ガチャモン「全くもぉ~、あんだけ色々と言って上げたってのにま~だ宿屋に引きこもりっぱなしの人が沢山いるなんて、日本の将来はどうなっちゃうんだろうね~?」

モック「あの~、マオさんでしたっけか?何度も聞いたと思いますが、このゲームからログアウトしたくば、やはりアインクラッドを第百層までクリアするしかありませんので、ここは心機一転してみてはいかがですかな!?」

姿を現した途端に私を見下し、冷笑するガチャモンと、気を使っているような素振りで、実際の所、私の反応を見て楽しんでいるのが丸わかりのモックに対して、私の怒りの矛先は当然奴らに向かった。

私「黙れぇぇぇ!!アンタ達、外部からログインしてる人間なんでしょ!?茅場晶彦と関係のある奴なんでしょう!?アンタ達が私をログアウトさせないから、こんな事になってるんじゃないのよぉ!!」

辛うじて、コイツ来向かって暴行を加える事だけは我慢できていたけど、それも何時まで辛抱できるか分からないほどに私は焦りを感じていた。
そして、ガチャモンはあっさりと私の焦りの理由を見抜いて、嘲笑うような声で語り掛けてくる。

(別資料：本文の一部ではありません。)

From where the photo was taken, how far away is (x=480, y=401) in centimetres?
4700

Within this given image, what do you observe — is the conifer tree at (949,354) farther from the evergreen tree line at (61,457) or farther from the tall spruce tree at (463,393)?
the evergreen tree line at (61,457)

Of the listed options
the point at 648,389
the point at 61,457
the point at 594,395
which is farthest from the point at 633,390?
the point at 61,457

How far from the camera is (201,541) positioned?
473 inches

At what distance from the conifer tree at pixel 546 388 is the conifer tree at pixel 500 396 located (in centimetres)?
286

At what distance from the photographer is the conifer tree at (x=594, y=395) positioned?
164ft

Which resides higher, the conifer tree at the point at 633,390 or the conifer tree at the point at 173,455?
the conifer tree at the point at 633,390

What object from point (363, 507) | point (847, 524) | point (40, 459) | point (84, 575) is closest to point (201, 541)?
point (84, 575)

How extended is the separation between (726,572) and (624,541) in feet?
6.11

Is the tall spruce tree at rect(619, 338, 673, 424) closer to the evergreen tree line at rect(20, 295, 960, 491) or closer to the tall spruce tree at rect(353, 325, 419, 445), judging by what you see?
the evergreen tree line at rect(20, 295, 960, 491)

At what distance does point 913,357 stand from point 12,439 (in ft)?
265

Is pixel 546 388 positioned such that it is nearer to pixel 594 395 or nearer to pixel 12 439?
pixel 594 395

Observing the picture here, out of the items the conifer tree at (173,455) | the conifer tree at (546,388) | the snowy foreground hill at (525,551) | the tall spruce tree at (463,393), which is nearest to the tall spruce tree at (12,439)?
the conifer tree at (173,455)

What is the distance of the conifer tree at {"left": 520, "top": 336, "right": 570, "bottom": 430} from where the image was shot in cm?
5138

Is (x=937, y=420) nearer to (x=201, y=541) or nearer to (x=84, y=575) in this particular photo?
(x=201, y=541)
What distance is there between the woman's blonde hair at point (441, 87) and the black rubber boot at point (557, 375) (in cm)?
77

ガチャモン「どっちにしろさ~、残りのコルが底をつかない内に、何とかして稼がなくちゃマズいんじゃないの~?モタモタしてると詰んじゃうよ?」

モック「ぐほほっ!いざ、狩りに出る決意を決めた矢先に、金銭難でポーションの一個も買えないなんて事になれば―――生存率激減のサバイバルになりかねませんですなぁ~」

私「――――――――!!」

それは私が懸念していた事だった。私の手持ちのコルはこの時点で一週間宿に泊まり続けて、減る一方で、今の手持ちでは装備を買う事もままならず、ポーションを数個買うのですら危うい状態にまで追い込まれてしまっていたのだった。